Cocción de verduras / Foto: Unsplash

A partir de ahí entra en juego una técnica muy utilizada en cocina profesional: el escaldado o blanqueado. Consiste en cocer las verduras durante un tiempo corto y preciso, lo justo para que se ablanden ligeramente sin perder firmeza, y cortar la cocción de inmediato sumergiéndolas en agua muy fría con hielo. Este contraste térmico no es un capricho: permite detener el calor residual, conservar la textura al dente y mantener una apariencia mucho más atractiva. Después, las verduras ya están listas para un salteado rápido final, un golpe de sartén que realza el sabor sin volverlas blandas.

El chef recomienda incorporar unos 3 gramos de bicarbonato por litro de agua

En una menestra clásica, los tiempos orientativos son clave. Las judías verdes necesitan alrededor de tres o cuatro minutos, mientras que las zanahorias en bastones se conforman con unos tres minutos para quedar tiernas pero firmes. Los guisantes frescos apenas requieren uno o dos minutos, igual que el brócoli, que en ramitos pequeños mantiene mejor su estructura.
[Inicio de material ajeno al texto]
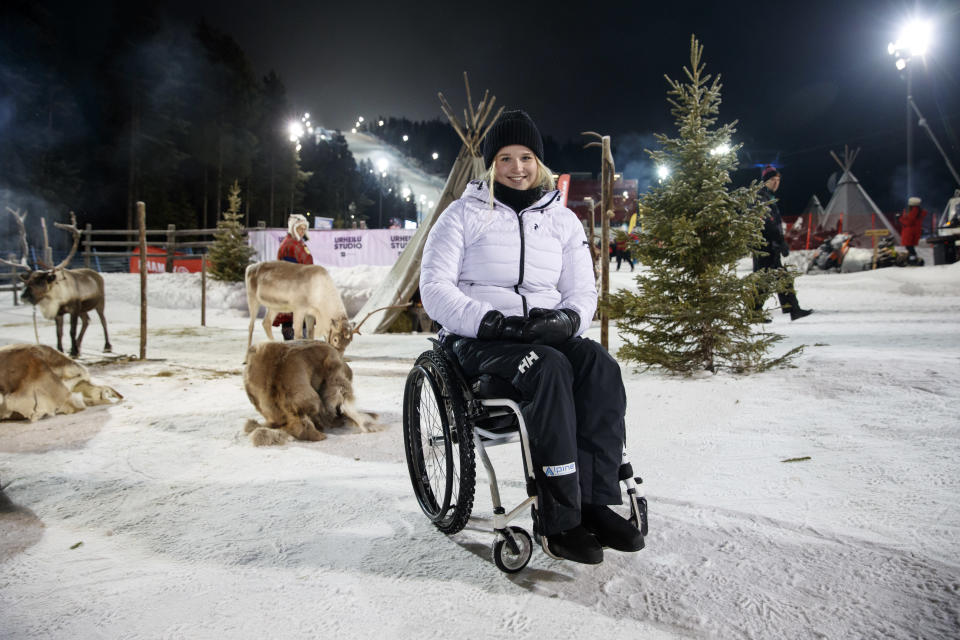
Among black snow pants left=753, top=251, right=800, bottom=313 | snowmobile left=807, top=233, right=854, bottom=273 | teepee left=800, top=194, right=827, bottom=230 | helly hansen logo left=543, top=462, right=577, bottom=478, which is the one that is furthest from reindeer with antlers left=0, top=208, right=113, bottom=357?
teepee left=800, top=194, right=827, bottom=230

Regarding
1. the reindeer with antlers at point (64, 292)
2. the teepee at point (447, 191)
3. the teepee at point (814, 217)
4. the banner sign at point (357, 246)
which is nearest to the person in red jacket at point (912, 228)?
the teepee at point (814, 217)

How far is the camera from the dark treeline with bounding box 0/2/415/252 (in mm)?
23906

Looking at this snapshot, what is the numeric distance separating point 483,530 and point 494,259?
3.50ft

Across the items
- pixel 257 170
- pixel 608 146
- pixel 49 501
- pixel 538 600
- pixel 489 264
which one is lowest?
pixel 49 501

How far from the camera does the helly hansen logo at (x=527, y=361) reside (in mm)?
1891

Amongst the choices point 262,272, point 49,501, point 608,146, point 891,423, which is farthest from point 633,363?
point 49,501

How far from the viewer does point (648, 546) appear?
6.94 ft

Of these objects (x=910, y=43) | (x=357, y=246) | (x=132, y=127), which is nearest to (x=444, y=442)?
(x=357, y=246)

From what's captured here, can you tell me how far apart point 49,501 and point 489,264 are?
2.33 metres

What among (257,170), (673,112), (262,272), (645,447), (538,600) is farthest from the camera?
(257,170)

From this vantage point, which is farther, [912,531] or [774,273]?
[774,273]

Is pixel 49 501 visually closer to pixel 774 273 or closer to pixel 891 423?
pixel 891 423

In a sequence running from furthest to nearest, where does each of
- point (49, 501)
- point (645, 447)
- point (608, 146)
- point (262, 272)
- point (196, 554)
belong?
point (262, 272), point (608, 146), point (645, 447), point (49, 501), point (196, 554)

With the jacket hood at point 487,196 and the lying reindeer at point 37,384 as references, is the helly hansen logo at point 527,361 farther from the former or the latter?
the lying reindeer at point 37,384
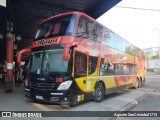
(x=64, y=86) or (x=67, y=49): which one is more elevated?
(x=67, y=49)

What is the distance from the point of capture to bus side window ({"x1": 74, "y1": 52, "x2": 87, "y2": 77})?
7949 millimetres

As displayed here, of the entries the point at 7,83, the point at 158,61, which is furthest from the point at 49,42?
the point at 158,61

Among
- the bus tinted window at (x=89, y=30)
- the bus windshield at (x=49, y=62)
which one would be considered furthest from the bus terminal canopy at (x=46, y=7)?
the bus windshield at (x=49, y=62)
Los espárragos verdes agradecen entre dos y tres minutos, algo más en el tallo que en la punta, y la coliflor, separada en ramilletes pequeños, queda perfecta en ese mismo rango. Las alcachofas, por su densidad, necesitan algo más de tiempo, alrededor de cuatro o cinco minutos, mientras que verduras más delicadas como el calabacín o los champiñones laminados solo requieren un minuto. El puerro, cortado en bastones, se sitúa en torno a dos minutos.

 

 

El mensaje final de Jordi Cruz es claro: no se trata de cocer por cocer, sino de entender cada verdura, respetar sus tiempos y aplicar una técnica sencilla pero precisa. Con este método, las hortalizas dejan de ser un acompañamiento aburrido y se convierten en un plato lleno de vida, color y sabor, digno de cualquier mesa, ya sea doméstica o profesional.